We’re currently working with a pharmaceutical client that is about one year away from launch. They will be the first in a new therapeutic area. The competitor is about one-year behind our client. However, the competitor is already talking about our client’s emerging product, attempting to disparage its efficacy and undermine its viability. The competition is attempting to block adoption of our client’s product, so they may swoop in and take the business.
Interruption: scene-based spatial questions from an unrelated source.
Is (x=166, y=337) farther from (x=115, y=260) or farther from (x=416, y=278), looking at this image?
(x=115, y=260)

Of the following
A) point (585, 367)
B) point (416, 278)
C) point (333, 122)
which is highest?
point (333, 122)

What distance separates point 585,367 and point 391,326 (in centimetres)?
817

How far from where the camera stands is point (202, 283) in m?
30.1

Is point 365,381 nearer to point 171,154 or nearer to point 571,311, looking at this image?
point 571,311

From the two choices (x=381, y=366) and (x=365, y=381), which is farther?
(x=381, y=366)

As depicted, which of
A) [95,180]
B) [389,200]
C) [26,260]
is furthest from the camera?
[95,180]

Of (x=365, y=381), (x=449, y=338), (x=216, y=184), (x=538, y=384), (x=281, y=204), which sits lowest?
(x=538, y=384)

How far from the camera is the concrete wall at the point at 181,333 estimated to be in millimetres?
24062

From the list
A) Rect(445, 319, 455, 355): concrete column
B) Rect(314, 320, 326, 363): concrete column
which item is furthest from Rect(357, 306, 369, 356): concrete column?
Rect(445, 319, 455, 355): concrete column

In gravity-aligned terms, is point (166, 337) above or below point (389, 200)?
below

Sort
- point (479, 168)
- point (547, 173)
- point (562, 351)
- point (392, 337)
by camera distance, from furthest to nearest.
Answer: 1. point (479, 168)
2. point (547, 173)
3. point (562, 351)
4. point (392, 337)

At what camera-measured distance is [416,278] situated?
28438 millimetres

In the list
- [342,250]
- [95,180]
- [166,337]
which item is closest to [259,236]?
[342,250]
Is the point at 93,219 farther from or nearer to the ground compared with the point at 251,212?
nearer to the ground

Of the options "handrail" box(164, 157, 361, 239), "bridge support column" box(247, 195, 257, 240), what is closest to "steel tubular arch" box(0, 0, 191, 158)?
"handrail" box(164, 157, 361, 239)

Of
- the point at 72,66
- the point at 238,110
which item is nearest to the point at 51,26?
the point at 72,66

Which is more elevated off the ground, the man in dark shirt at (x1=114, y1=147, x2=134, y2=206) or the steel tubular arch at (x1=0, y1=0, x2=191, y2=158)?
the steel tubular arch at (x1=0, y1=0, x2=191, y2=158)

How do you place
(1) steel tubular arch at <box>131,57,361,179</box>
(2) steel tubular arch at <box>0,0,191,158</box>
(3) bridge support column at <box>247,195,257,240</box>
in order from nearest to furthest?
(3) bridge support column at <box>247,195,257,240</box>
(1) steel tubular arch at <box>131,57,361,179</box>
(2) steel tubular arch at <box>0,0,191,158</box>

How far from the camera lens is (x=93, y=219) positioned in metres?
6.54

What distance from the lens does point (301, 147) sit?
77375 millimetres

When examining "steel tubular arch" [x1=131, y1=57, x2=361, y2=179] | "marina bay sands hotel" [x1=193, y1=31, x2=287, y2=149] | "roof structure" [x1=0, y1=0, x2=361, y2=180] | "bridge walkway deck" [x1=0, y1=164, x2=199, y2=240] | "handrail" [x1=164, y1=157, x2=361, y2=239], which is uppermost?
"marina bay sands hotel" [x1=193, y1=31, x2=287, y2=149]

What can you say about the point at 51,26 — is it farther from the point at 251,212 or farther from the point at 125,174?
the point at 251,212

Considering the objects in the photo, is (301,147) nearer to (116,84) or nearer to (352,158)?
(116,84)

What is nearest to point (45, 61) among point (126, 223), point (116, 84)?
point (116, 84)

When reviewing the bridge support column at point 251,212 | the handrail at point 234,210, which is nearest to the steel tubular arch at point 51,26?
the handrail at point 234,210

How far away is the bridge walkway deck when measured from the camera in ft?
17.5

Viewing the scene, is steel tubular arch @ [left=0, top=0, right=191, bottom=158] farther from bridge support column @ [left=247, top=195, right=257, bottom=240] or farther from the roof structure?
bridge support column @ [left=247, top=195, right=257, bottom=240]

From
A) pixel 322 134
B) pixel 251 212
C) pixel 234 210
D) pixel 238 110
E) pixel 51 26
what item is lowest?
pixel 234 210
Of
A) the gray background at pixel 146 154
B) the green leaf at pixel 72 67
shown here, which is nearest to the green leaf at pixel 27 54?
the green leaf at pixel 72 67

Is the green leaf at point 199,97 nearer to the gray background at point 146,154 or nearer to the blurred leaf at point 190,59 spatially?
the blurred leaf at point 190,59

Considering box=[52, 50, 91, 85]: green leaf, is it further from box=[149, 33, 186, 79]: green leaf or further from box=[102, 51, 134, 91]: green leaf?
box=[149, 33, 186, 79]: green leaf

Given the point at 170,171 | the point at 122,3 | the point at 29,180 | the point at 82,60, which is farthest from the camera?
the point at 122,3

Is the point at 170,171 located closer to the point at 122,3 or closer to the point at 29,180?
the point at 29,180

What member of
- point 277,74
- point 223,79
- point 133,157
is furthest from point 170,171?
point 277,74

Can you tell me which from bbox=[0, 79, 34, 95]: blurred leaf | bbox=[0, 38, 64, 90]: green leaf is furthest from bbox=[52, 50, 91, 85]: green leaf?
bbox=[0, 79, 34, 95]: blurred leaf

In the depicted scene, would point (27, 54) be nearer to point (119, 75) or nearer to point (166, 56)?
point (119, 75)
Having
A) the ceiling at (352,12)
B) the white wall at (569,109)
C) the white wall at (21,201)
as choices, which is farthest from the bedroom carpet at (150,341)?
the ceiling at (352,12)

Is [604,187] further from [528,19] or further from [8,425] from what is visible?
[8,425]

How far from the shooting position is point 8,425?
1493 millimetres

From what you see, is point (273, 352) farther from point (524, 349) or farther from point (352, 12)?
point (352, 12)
Whether engaged as part of war-gaming or a totally separate exercise put yourself back in your competitors’ frame of mind and find ways to opposition your own entry. Look for potential vulnerabilities and pounce on it. Then you can deal with countering the oppositioning.
Close
Anticipating and preparing for failure will enhance your likelihood for succeeding, if nothing more than providing well thought out responses rather than reacting inappropriately or too late. Failure can come from overestimating our capabilities (internal) and/or underestimating our competition (external). Either way the results won’t be pretty so plan for success but prepare for failure.